Il corpo di re Aroldo fu quindi sepolto nella chiesa della Trinità di Roskilde, che si dice fu fatta costruire per suo stesso ordine, mentre Svend fu riconosciuto re con pieno diritto.

 

In conclusione possiamo dire che la ricostruzione proposta da Skaaning ha il merito di armonizzare le varie fonti, nonostante permangano molti dubbi relativi alla datazione precisa e al susseguirsi dei fatti. Inoltre non credo sia possibile oggi sostenere che le fortezze siano state costruite solo per far fronte a una guerra, soprattutto considerando che solo Trelleborg vi ebbe un ruolo significativo.

 

[1] L'appellativo di Dente Azzurro, in danese Blåtand, potrebbe alludere al fatto che Aroldo si sarebbe rovinato un dente oppure derivare dall'antico nordico blátann, equivalente a blámenn, che significa “uomo blu”, espressione usata per indicare i vichinghi o di riflesso i pirati.

[2] Hedeby: città del regno danese sul confine germanico.

 

 

Riferimenti bibliografici:

 

Adamo di Brema, Magistri Adami Bremensis Gesta Hammaburgensis Ecclesiae Pontificum, ed. Bernhard Schmeilder, III Auflage, 1917 Hannover un Leipzig.

Aggesøn, Svend, Svenonis Aggonis filii: Brevi Historia Regnum Daciae, in Scriptores Minores Historiae Danicae medii aevi, ed. M. Cl. Gerts, 1917/1970 Copenhagen.

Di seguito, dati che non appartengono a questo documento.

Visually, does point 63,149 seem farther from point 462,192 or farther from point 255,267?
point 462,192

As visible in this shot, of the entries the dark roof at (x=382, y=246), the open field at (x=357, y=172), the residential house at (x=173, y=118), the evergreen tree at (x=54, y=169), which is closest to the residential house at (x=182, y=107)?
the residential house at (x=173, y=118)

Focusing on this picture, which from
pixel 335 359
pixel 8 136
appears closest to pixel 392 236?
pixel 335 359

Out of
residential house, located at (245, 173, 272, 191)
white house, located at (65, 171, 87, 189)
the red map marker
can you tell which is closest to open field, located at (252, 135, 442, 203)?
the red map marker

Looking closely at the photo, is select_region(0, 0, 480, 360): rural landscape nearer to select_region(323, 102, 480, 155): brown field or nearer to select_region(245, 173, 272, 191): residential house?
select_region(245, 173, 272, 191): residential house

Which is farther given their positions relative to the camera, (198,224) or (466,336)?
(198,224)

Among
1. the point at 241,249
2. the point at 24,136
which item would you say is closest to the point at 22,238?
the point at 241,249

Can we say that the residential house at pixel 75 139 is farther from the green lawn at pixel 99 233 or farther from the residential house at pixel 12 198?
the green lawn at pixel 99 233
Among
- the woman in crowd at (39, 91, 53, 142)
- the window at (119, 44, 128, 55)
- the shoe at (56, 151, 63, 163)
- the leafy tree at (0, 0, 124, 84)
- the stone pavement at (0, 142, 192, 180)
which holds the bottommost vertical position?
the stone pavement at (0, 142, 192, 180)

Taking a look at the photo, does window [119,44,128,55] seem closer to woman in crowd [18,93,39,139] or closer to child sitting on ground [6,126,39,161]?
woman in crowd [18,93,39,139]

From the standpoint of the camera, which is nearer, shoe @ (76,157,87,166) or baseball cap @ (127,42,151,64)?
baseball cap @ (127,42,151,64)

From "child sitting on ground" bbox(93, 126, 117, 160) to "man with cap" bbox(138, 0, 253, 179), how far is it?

Gesta Ctunonis Regis (Encomium Emmae), in Scriptores Minores Historiae Danicae medii aevi, ed. M. Cl. Gerts, 1922 Copenhagen. 

Jacobsen, Lis e Moltke, Erik, Danmarks runeindskrifter, 1941-42 Ejnar Munksgaards Forlag, Copenhagen.

Jomsvikingernes Saga, ed. Helle Degnbol e Helle Jensen, 1975 Copenhagen.

Kjærsgaard, Erik, Kjærsgaards Danmarks Historie, 1993 Aschehoug, Aarhus.

Nielsen, Leif Chr., Trelleborg, p. 105-177, in Aarbogen for Nordisk Oldkyndighed og Historie, 1990, Copenhagen.

Nørlund, Poul, Trelleborg, 1948 Copenagen.